The ancient Iranian medicine was combined by different medical traditions from Greece, Egypt, India, and China for more than 4000 years. TIM consists of the sum total of all the knowledge and practices used in diagnosis, prevention, and elimination in Persia from ancient times to present. There is information and data in Traditional Iranian documents or books about medicinal herbs which are used by TIM scientists for the treatment of epilepsy [4].

In this study, we reviewed the herbal treatments for epilepsy mentioned by TIM documents and text and compared them with the recent scientific literature.

2. Materials and Methods

In this paper, we reviewed the most important ancient Herbal treatments for epilepsy mentioned by the most famous TIM books like Makhzan, Tohfeh, Tebe Akbari, and Moalejate Aghili, and considered this medicinal herbs as the key words for the next step of our study [58]. Then electronic databases including PubMed, Scopus, ScienceDirect, and Google Scholar were searched for each of the plants in TIM plus epilepsy, anticonvulsant, or seizure as the keywords.

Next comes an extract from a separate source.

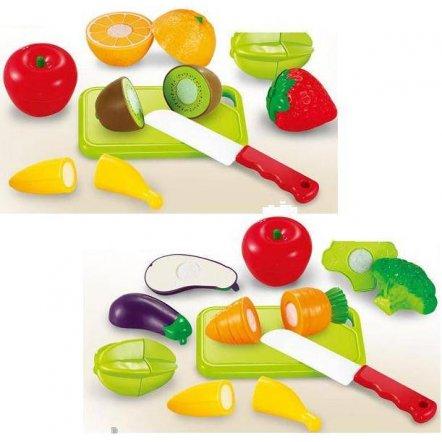 Продукты на липучке в корзинке салатовой 666-26-7-8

These results revealed new scientific findings in modern medicine about the TIM recommendations for epilepsy in order to design future scientific studies based on the suggested herbal therapies for epilepsy.

3. Results

There are some medicinal plants which were used in TIM for the treatment of epilepsy. The results showed that there are scientific evidences for antiepileptic effects of some of these plants in the literature (Table 1).

tab1
Table 1: Anticonvulsant studies of the efficacy of medicinal plants in TIM.
3.1. Modern Evidence for the Efficacy of Medicinal Plants in TIM Used for the Treatment of Epilepsy
3.1.1. Terminalia chebula

“Halile siah” is the black fruit of Terminalia chebula which has been used in TIM for the treatment of epilepsy. The anticonvulsant activity of the ethanolic extract of Terminalia chebula (200 and 500 mg/kg p.o.) was investigated in albino mice by the use of maximum electroshock seizure (MES) test, pentylenetetrazole (PTZ), and picrotoxin test.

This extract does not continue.